Ketua PPK Warunggunung Qudratullah membenarkan kejadian tersebut, bahwa dihentikannya proses pemilihan tersebut karena kekurangan surat suara sebanyak 100 suara.
“Jadi ketahuan saat dibuka dan dihitung surat suara kurang untuk PPWP (pemilihan presiden dan wakil presiden),” katanya saat dihubungi, Rabu 14 Februari 2024.
Dijelaskan Qudratullah, karena masuk dalam kejadian khusus, berdasarkan rekomendasi dari Bawaslu akhirnya proses pencoblosan dihentikan sementara.
“Kemudian karena ini sudah dibuka dan disaksikan karena masuk dalam kejadian khusus.
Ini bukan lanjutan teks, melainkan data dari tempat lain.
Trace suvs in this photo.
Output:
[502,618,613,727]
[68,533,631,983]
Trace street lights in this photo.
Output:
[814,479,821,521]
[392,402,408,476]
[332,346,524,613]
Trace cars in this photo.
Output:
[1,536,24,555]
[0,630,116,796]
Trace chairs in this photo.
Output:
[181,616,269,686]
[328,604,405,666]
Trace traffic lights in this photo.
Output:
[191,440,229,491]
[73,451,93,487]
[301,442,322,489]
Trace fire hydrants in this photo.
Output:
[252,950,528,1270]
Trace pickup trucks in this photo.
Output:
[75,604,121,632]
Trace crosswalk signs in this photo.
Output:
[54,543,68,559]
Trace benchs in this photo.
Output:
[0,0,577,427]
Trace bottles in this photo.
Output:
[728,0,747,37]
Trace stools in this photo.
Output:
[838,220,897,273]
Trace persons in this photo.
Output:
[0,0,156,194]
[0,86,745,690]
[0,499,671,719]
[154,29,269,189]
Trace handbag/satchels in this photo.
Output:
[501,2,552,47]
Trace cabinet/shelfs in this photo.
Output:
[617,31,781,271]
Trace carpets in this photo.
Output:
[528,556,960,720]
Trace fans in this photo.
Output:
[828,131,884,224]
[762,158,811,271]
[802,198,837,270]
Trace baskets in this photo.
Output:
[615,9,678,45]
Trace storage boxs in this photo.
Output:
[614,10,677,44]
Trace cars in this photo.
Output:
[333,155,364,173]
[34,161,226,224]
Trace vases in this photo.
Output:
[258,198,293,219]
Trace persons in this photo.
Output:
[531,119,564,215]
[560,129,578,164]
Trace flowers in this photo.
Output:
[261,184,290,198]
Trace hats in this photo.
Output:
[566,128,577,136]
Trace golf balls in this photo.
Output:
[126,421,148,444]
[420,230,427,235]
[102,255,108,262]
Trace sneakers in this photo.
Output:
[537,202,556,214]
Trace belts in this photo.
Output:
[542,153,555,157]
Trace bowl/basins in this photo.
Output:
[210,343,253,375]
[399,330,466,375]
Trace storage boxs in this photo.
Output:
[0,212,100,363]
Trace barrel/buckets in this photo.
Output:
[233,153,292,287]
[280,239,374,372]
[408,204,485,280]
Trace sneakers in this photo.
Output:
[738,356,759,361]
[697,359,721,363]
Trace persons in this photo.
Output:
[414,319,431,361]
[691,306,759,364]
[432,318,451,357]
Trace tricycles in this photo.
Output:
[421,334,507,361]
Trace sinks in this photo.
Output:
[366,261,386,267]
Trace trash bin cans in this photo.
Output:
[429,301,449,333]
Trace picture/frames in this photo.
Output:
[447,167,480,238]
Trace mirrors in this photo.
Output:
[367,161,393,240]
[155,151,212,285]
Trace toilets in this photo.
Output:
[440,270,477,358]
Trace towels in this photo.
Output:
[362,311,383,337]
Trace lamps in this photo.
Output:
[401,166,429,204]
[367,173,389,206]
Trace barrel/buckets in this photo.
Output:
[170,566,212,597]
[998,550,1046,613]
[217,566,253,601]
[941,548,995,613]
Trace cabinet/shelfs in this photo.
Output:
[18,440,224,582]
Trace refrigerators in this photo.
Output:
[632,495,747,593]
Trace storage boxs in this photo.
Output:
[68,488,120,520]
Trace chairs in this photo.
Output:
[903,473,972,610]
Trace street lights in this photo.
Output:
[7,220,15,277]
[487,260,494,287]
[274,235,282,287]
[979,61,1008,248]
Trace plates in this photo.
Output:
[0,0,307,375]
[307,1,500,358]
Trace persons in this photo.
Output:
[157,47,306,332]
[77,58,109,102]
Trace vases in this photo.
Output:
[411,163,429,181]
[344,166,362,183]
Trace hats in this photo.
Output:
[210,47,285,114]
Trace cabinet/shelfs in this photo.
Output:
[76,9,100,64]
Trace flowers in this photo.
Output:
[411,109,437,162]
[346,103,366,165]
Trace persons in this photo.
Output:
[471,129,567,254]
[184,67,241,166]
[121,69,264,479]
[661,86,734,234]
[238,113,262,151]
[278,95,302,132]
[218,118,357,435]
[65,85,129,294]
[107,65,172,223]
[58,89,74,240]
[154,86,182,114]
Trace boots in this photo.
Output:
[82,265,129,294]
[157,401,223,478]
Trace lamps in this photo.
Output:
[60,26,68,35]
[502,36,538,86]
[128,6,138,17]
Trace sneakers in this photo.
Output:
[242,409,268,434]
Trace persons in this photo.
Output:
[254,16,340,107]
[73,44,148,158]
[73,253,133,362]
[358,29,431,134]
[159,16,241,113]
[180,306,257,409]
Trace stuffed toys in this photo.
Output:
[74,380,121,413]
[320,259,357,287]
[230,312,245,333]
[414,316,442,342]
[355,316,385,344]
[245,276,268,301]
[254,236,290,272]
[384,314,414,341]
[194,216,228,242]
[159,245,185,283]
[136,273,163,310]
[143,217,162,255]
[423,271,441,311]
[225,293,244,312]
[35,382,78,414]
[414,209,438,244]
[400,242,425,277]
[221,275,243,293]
Dan ini masuk ke laporan Panwas, dan kami direkomendasikan oleh Bawaslu untuk dihentikan sementara,” ujarnya.
“Kami juga koordinasi dengan KPU. Sama seperti itu direkomendasikan oleh KPU untuk Warunggunung ini dihentikan sementara,
karena memang surat suara kurang,” sambung Qudratullah.
Karena surat suara kurang, akhirnya KPU Lebak melakukan inisiatif untuk mencari surat suara lebih yang berada pada masing-masing TPS.
“Jadi setelah koordinasi, akhirnya KPU dan Bawaslu menyisir surat sura lebih yang berada di setiap TPS. Alhamdulillah itu mencukupi, dibuktikan dengan berita acara kejadian khusus pada TPS tersebut,” sebut Qudratullah.
Diketahui proses pemilihan dihentikan selama 1 jam, karena surat suar kurang. Namun setelah surat suara penganti tiba dan memenuhi akhirnya proses pemilihan dilanjutkan kembali.
“Proses pemilihan dilanjutkan kembali,” pungkasnya.